Higher plant embryogenesis is divided conceptually into two distinct phases: early morphogenic processes that give rise to embryonic cell types, tissues, and organ systems, and late maturation events that allow the fully developed embryo to enter a desiccated and metabolically inactive state. Upon reception of the appropriate signals, the dormant embryo germinates, and seedling development begins. Thus, seed maturation and metabolic quiescence interrupt the morphogenetic processes that occur during embryogenesis and seedling development. This unique form of development underlies, in part, a plant's ability to make seeds, a trait that has conferred significant selective advantages to higher plants. Because lower plants do not make seeds and do not undergo embryo maturation, this bipartite mode of embryogenesis is thought to have resulted from the insertion of mutation events into the higher plant life cycle. Little is known at the mechanistic level about how distinct processes that occur during the morphogenesis and seed maturation phases are coordinated.

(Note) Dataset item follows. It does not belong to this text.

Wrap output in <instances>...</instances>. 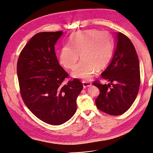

The leafy cotyledon1 (LEC1) gene controls many distinct aspects of embryogenesis. The led mutation is pleiotropic, which suggest that LEC1 has several roles in late embryo development. For example, LEC1 is required for specific aspects of seed maturation, inhibiting premature germination and plays a role in the specification of embryonic organ identity. Finally, LEC1 appears to act only during embryo development. Two other LEC class genes, LEC2 and FUSCA3 (FUS3), are thought to share similar or overlapping functions with LEC1, including the specification of cotyledon identity and the maintenance of maturation. It is unknown how LEC class genes act at the molecular level, but their involvement in many diverse aspects of embryogenesis suggests that these genes encode products that serve as regulators of higher plant embryonic processes. The LEC1-related transcription factors disclosed below all have homology to the maize CAAT-box DNA binding protein subunit B and the Arabidopsis LEC1 protein (WO 9837184-A) and as such may define a new family of LEC1 transcription factors.
Accordingly, the availability of nucleic acid sequences encoding all or a portion of these LEC1-related transcription factors would facilitate studies to better understand plant embryogenesis, and provide genetic tools for the manipulation of plant growth.